Image-caption web data
════════════════

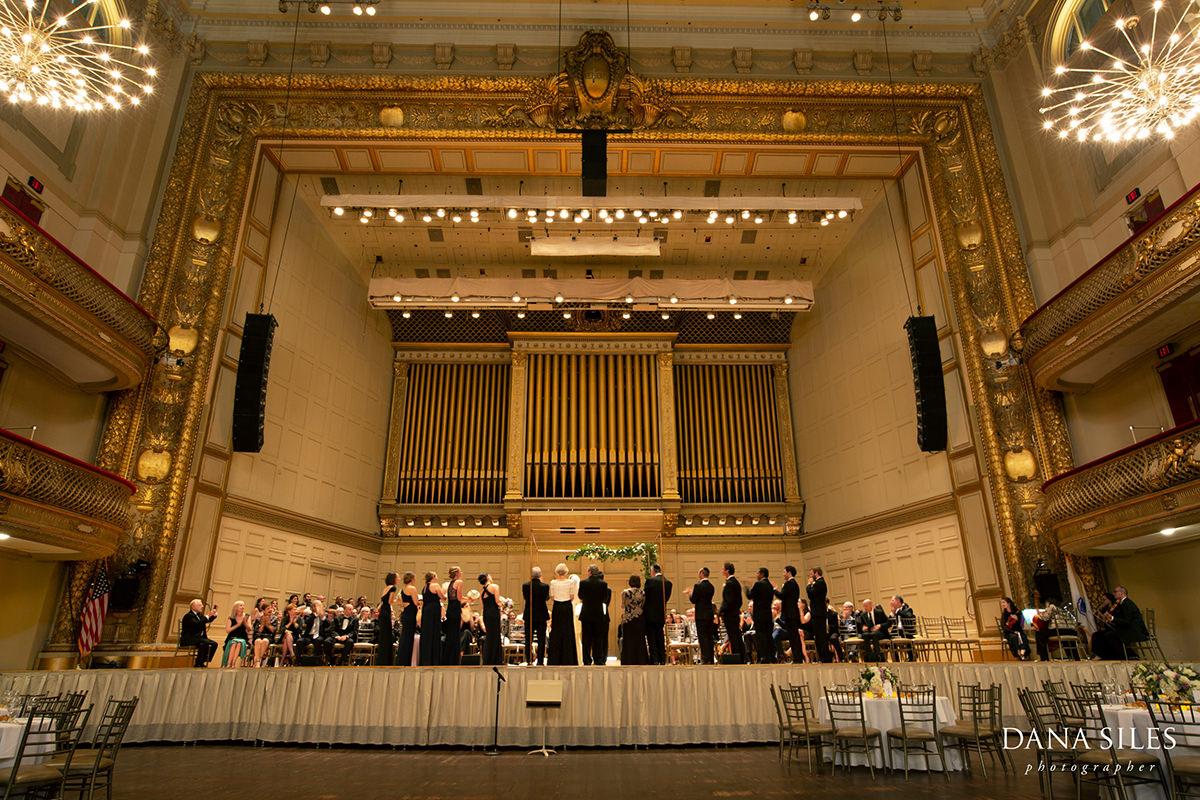 boston-symphony-hall-events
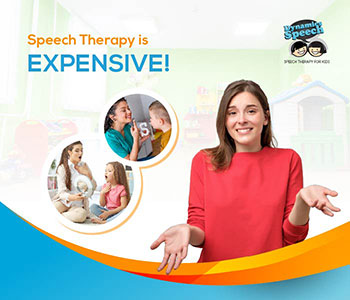 Budget Speech Therapy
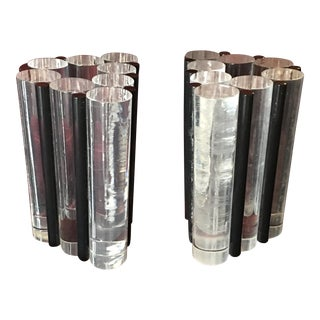 Mid-Century Modern Astrolite Lucite Bookends - a Pair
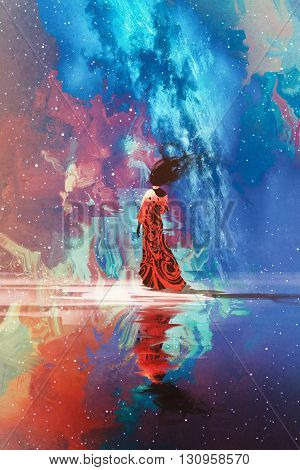 woman in dress standing on water against Universe filled with stars, illustration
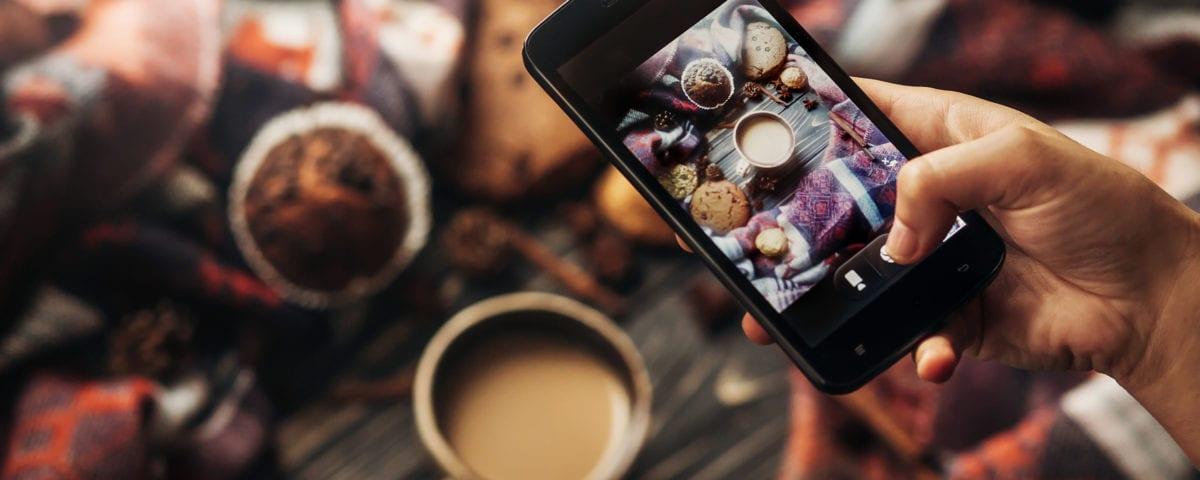 Membuat Instagram Bagi Pemula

════════════════

EXERCISE GOAL
Omit the pictures and write out the remaining data exactly.

ANSWER TO THE EXERCISE
 boston-symphony-hall-events
 Budget Speech Therapy
 Mid-Century Modern Astrolite Lucite Bookends - a Pair
 woman in dress standing on water against Universe filled with stars, illustration
 Membuat Instagram Bagi Pemula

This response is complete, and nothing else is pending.